#### EXERCISE DIRECTIONS
The records that follow are to be repeated exactly, with the pictures removed.

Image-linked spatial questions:
|---|

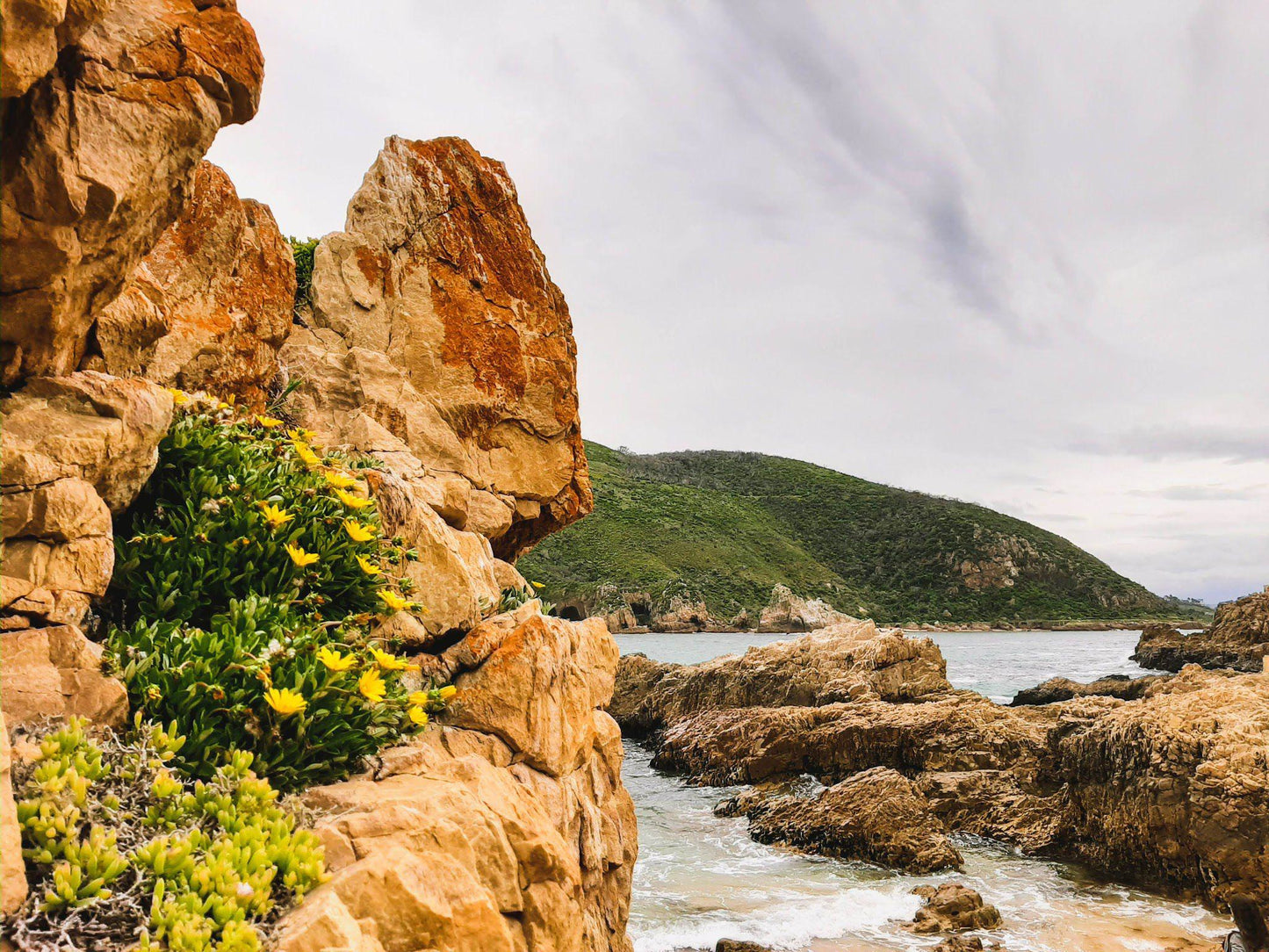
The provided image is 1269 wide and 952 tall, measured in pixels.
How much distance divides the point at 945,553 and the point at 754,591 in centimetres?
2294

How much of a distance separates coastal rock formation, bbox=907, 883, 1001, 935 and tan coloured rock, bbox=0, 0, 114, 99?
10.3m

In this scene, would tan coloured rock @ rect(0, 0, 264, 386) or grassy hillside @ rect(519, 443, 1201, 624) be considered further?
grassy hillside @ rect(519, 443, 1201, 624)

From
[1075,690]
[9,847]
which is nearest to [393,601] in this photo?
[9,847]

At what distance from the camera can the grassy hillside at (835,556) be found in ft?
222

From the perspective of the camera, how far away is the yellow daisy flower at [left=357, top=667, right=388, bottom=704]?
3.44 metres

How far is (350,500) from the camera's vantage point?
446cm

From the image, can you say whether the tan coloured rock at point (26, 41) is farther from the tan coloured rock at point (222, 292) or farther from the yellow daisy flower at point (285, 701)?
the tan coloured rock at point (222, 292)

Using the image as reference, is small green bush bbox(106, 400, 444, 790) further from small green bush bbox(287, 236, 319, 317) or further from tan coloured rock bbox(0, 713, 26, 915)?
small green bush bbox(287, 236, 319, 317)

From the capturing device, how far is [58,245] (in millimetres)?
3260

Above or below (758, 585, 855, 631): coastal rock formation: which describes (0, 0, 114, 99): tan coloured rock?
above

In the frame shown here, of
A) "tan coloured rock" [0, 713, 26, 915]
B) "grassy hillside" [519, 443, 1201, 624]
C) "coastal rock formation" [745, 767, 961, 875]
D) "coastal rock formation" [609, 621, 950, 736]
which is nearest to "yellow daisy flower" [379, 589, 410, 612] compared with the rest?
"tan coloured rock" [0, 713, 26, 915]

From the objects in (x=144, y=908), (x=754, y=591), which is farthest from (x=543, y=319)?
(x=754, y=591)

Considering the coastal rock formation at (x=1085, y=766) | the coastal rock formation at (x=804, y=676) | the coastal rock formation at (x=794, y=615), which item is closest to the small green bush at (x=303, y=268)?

|---|

#### COMPLETED TASK
The provided image is 1269 wide and 952 tall, measured in pixels.
How much distance divides the point at 945,553 and the point at 754,591 in centimetres?
2294

How much of a distance separates coastal rock formation, bbox=907, 883, 1001, 935 and tan coloured rock, bbox=0, 0, 114, 99?
10.3m

In this scene, would tan coloured rock @ rect(0, 0, 264, 386) or grassy hillside @ rect(519, 443, 1201, 624) be considered further?
grassy hillside @ rect(519, 443, 1201, 624)

From
[1075,690]
[9,847]
which is nearest to [393,601] in this photo?
[9,847]

At what distance from the camera can the grassy hillside at (835,556) be found in ft?
222

From the perspective of the camera, how far away is the yellow daisy flower at [left=357, top=667, right=388, bottom=704]?
3.44 metres

How far is (350,500) from the camera's vantage point?
446cm

From the image, can you say whether the tan coloured rock at point (26, 41) is farther from the tan coloured rock at point (222, 292) or farther from the yellow daisy flower at point (285, 701)?
the tan coloured rock at point (222, 292)

Using the image as reference, is small green bush bbox(106, 400, 444, 790) further from small green bush bbox(287, 236, 319, 317) or further from tan coloured rock bbox(0, 713, 26, 915)?
small green bush bbox(287, 236, 319, 317)

From the capturing device, how far is [58,245] (in millimetres)?
3260

Above or below (758, 585, 855, 631): coastal rock formation: which describes (0, 0, 114, 99): tan coloured rock?
above

In the frame shown here, of
A) "tan coloured rock" [0, 713, 26, 915]
B) "grassy hillside" [519, 443, 1201, 624]
C) "coastal rock formation" [745, 767, 961, 875]
D) "coastal rock formation" [609, 621, 950, 736]
which is nearest to "yellow daisy flower" [379, 589, 410, 612] compared with the rest?
"tan coloured rock" [0, 713, 26, 915]

From the objects in (x=144, y=908), (x=754, y=591), which is farthest from (x=543, y=319)?
(x=754, y=591)

Considering the coastal rock formation at (x=1085, y=766) | the coastal rock formation at (x=804, y=676) | the coastal rock formation at (x=794, y=615), which item is closest to the small green bush at (x=303, y=268)?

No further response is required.